2022.05.10 追記: 本記事の内容に関し、製薬企業においてPROTAC関連研究に携わっていた 宗像 亮介 様より頂戴したコメントを追記しました。ありがとうございます!
創薬困難な標的とは
創薬の根幹は、ターゲット (標的) となる生体分子を決定するところから始まります。基本的な創薬標的としては酵素・受容体・イオンチャネル・トランスポーターが挙げられ、いずれもタンパク質から成っています。それらはいずれも特異的に結合可能なリガンドを有しており (リガンドが不明なオーファン受容体などもありますが)、いわゆる基質特異性によって機能的な働きを示します。そのようなタンパク質に対しては、リガンドの構造を模倣することによって活性化剤 (アゴニスト) や阻害剤 (アンタゴニスト) を設計することが可能となります。

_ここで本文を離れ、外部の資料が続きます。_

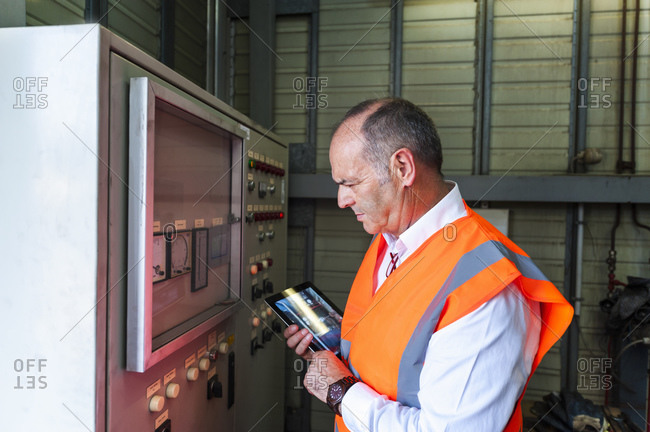 Senior man with tablet wearing safety vest examining a machine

しかしながら、明確なリガンド結合部位を持たず、創薬標的にすることが困難なタンパク質が多数存在します。そういったタンパク質群は「Undruggable Target = 創薬困難な標的」と呼ばれています。Undruggable* なタンパク質の代表例として、転写因子やスプライシング因子などが挙げられます。このようなタンパク質は低分子リガンドが高選択的に結合するようなポケットを持たない (図1) ため、従来の技術をもって創薬標的とすることは難しいと考えられていました。その数は全タンパク質の7~8割にのぼるとされています。
*Undruggble と似た言葉に “druglike” がありますが、”druglike” は化合物 (リガンド) ベースで見た薬としての適性を指し、標的タンパク質側を指す “druggable/undruggable” とは異なる概念となります。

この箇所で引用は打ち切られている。